Co-Separable Nonnegative Matrix Factorization
- URL: http://arxiv.org/abs/2109.00749v1
- Date: Thu, 2 Sep 2021 07:05:04 GMT
- Title: Co-Separable Nonnegative Matrix Factorization
- Authors: Junjun Pan and Michael K. Ng
- Abstract summary: Nonnegative matrix factorization (NMF) is a popular model in the field of pattern recognition.
We refer to this NMF as a Co-Separable NMF (CoS-NMF)
An optimization model for CoS-NMF is proposed and alternated fast gradient method is employed to solve the model.
- Score: 20.550794776914508
- License: http://creativecommons.org/licenses/by/4.0/
- Abstract: Nonnegative matrix factorization (NMF) is a popular model in the field of
pattern recognition. It aims to find a low rank approximation for nonnegative
data M by a product of two nonnegative matrices W and H. In general, NMF is
NP-hard to solve while it can be solved efficiently under separability
assumption, which requires the columns of factor matrix are equal to columns of
the input matrix. In this paper, we generalize separability assumption based on
3-factor NMF M=P_1SP_2, and require that S is a sub-matrix of the input matrix.
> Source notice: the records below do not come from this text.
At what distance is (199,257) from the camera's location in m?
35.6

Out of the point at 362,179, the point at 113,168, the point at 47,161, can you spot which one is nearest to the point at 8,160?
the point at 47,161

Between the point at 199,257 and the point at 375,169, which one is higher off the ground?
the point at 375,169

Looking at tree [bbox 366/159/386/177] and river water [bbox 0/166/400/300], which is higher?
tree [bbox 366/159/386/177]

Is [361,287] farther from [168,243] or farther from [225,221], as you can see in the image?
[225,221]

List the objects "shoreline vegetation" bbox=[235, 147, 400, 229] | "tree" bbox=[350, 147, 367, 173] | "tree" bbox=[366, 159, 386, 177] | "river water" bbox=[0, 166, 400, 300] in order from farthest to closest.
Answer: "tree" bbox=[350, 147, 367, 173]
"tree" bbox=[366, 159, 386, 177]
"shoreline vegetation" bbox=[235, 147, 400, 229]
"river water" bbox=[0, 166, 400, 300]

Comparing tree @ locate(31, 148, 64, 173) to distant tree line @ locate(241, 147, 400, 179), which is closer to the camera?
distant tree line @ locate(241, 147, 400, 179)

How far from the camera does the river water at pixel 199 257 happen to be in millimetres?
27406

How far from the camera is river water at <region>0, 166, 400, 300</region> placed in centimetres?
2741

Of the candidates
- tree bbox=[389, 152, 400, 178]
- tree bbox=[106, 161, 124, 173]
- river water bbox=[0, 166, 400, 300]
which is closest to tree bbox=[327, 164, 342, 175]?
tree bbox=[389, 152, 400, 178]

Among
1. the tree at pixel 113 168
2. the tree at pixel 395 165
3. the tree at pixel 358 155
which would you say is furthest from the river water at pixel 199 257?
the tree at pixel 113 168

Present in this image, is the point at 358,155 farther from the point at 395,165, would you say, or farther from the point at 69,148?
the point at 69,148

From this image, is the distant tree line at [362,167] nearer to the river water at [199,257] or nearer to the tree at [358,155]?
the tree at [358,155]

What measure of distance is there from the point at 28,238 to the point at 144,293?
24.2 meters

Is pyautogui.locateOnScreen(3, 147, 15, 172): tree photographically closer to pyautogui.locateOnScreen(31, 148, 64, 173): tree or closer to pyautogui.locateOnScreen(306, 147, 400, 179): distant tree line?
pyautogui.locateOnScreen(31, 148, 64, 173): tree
We refer to this NMF as a Co-Separable NMF (CoS-NMF). We discuss some
mathematics properties of CoS-NMF, and present the relationships with other
related matrix factorizations such as CUR decomposition, generalized separable
NMF(GS-NMF), and bi-orthogonal tri-factorization (BiOR-NM3F). An optimization
model for CoS-NMF is proposed and alternated fast gradient method is employed
to solve the model. Numerical experiments on synthetic datasets, document
datasets and facial databases are conducted to verify the effectiveness of our
CoS-NMF model. Compared to state-of-the-art methods, CoS-NMF model performs
very well in co-clustering task, and preserves a good approximation to the
input data matrix as well.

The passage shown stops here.